Bei dem Kläger liegt auch die in diesem Verfahren neu vorgebrachte BK nach Nr 1315 nicht vor. Die BK Nr 1315 befasst sich mit Erkrankungen durch Isocyanate. Bei dem Kläger hat aber nach den eingeholten Feststellungen keine Exposition gegenüber Isocyanaten am Arbeitsplatz bestanden.

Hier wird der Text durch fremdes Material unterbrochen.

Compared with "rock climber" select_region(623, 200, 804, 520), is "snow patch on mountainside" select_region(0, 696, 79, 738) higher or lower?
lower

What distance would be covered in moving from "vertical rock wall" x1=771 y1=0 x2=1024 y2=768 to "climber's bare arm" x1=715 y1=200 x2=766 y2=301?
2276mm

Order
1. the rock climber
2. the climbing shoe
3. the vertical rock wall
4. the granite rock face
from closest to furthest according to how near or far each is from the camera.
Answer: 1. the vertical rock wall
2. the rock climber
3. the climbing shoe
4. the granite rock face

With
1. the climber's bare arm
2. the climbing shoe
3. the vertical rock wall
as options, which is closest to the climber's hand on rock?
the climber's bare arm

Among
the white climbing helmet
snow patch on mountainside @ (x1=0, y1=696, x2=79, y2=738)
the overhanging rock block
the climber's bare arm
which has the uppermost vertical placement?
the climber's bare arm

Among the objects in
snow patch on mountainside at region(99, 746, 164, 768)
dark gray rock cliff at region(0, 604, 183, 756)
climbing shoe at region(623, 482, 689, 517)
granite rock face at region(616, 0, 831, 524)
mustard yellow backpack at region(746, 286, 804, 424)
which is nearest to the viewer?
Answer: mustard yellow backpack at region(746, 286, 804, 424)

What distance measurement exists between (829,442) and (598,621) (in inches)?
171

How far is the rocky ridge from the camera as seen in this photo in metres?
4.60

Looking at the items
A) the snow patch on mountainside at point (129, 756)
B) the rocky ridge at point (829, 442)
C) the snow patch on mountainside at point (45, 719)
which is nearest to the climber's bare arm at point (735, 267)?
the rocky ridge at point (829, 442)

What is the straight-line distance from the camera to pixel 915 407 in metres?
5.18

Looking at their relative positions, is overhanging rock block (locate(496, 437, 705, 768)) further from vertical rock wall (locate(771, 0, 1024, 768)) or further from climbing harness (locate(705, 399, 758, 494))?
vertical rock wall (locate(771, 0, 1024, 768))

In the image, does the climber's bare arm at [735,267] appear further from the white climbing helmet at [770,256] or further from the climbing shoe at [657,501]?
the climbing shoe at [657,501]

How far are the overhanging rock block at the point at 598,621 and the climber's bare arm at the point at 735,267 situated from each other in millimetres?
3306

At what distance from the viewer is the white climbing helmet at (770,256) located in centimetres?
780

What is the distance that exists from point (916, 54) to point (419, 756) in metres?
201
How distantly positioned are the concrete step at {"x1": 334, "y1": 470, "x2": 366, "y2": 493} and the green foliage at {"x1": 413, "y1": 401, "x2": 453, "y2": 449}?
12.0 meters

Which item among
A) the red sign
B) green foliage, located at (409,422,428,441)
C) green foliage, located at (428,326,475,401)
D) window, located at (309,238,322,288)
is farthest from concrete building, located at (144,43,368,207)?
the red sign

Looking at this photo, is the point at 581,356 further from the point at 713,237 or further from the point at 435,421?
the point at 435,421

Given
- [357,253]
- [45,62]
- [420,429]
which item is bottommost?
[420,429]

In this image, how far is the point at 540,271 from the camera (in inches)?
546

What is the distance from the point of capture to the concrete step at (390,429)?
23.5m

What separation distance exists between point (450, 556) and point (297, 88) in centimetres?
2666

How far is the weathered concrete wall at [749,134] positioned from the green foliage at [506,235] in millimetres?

Nicht folgen kann der Senat den Ausführungen des Dr.U ... Dieser kommt in seinem Gutachten zum Schluss, dass bei dem Kläger Gesundheitsstörungen im arbeitsmedizinischen Bereich vorliegen und dass es sich um eine BK Nr 4302 bei massiv akuter Exposition mit Irreversibilität des Krankheitsbildes handle. Hinsichtlich der massiven akuten Exposition geht Dr.U. von einem 3-tägigen intensiven Kontakt mit erheblich reizend wirkenden Stoffen zur Auslösung einer obstruktiven Ventilationsstörung im Mai 1986 aus. Genauere Angaben zu den Stoffen sind bekannt. Hierzu hat Dr.S. in der Stellungnahme vom 16.10.2005 überzeugend ausgeführt, dass der Kläger während der von Dr.U. genannten 3 Tage im Jahr 1986 Umgang mit den Substanzen Polyester mit dem Inhaltsstoff Styrol, geschnittenes Textilglas, Trennwachs in Tetrachlorethan und Laminierharz mit Styrol hatte, aber auch beim Zusammenwirken dieser durchaus irritativ-toxisch wirkenden Stoffe im Hinblick auf die Atemwege nach ausführlicher Analyse von Anamnese, techn. Ermittlungen, Inhaltsstoffen und bekannten toxikologischen Wirkungen keine Berufsbedingtheit bestätigt werden kann. Es bestand zwar eine Exposition gegenüber neurotoxisch wirkenden Stoffen und gegenüber lebertoxisch wirkenden Stoffen, nicht aber gegen verschiedenste irritativ-toxisch wirkende Stoffe. Zum Krankheitsverlauf nach dem Ereignis 1986 kommt Dr.U. zum Schluss, dass die Lungenfunktion sich seitdem nicht nennenswert verschlechtert hat. Dies ist unrichtig, da sie sich seit diesem Zeitpunkt durchaus signifikant verändert hat. Während wenige Wochen nach dem angeschuldigten Ereignis 1986 die Lungenfunktion keine obstruktive Ventilationsstörung aufwies, hat sich von Juli 1986 bis Juli 1987 eine obstruktive Ventilationsstörung ausgebildet. Auch sind die teilweise erheblichen Atemprobleme des Klägers nicht sofort nach dem 3-tägigen Tätigwerden mit irritativ-toxischen Stoffen in höheren Konzentrationen aufgetreten. Der Lungenfunktionsverlauf zeigt, dass die Lungenfunktion auch wenige Wochen nach der 3-tägigen Tätigkeit noch normal war und sich erst im darauffolgenden Jahr erheblich verschlechterte. Zusammenfassend kann dem Gutachten des Dr.U. nicht gefolgt werden. Die angenommene tagelang extrem hohe Reizstoffexposition (bezügl. der Atemwege) lässt sich nicht bestätigen. Es lag lediglich eine neurotoxische und hepatotoxische Exposition vor.

Die Kostenentscheidung beruht auf § 193 SGG.

Gründe für die Zulassung der Revision i.S. des § 160 Abs 2 Nrn 1 und 2 SGG sind nicht ersichtlich.